Wednesday, August 3, 2011

Django 1.3 model ID not showing up after .save() with PostgreSQL

So there was an interesting change with how Django selects the value for an ID with the PostgreSQL back end between 1.1 and 1.3 (or perhaps 1.2, I'm not sure.)

The function to get the ID of the newly saved model used to read:


def last_insert_id(self, cursor, table_name, pk_name):
cursor.execute("SELECT CURRVAL('\"%s_%s_seq\"')" % (table_name, pk_name))
return cursor.fetchone()[0]


But in 1.3 (at least), it reads:


def last_insert_id(self, cursor, table_name, pk_name):
# Use pg_get_serial_sequence to get the underlying sequence name
# from the table name and column name (available since PostgreSQL 8)
cursor.execute("SELECT CURRVAL(pg_get_serial_sequence('%s','%s'))" % (
self.quote_name(table_name), pk_name))
return cursor.fetchone()[0]


The difference is that 1.3 asks PostgreSQL what the name of the sequence is based on the table+pk name. The name is a little misleading as the PostgreSQL documentation indicates.
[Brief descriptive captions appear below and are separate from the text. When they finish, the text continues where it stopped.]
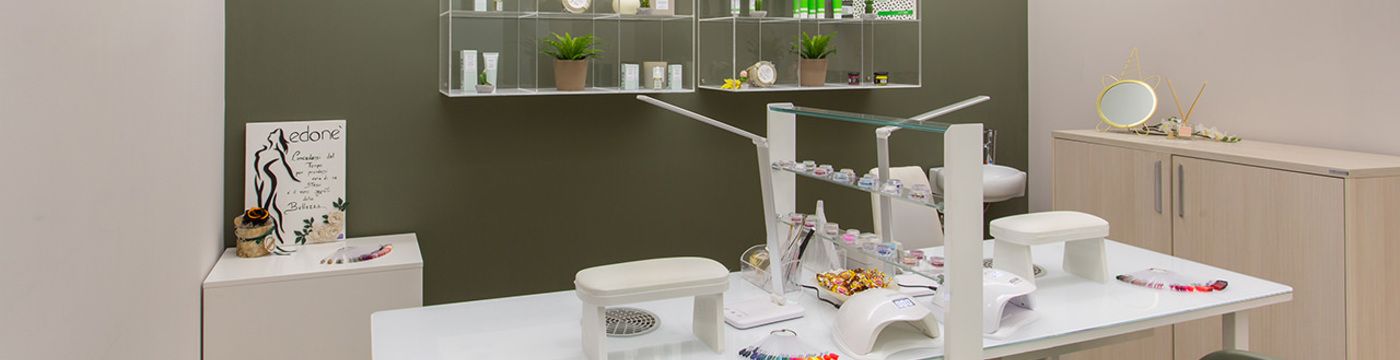 Edone Estetica Professionale e Benessere
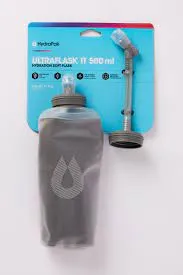 Hydrapak Collapsible Bottles,Water Bottles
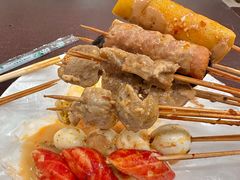 -郭记小街麻辣烫(南小街总店)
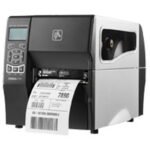Zebra ZT230 Industrial Barcode Printer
It really should be like "pg_get_owned_sequence" because that's what it's asking: what is the sequence owned by this column?

It turns out if you have a pk that was created as an INTEGER and then assigned a default value of the next value of a sequence... you still don't quite have the same thing as a pk defined as serial because the column won't own the sequence.

You can rectify the situation thus:

ALTER SEQUENCE sequencename OWNED BY table.pk

And that will fix it. Then the pg_get_serial_sequence call will not return NULL, and your model will get an ID.

This is all something you can figure out with the documentation on the web, but I figured I'd put it here to maybe help someone, somewhere.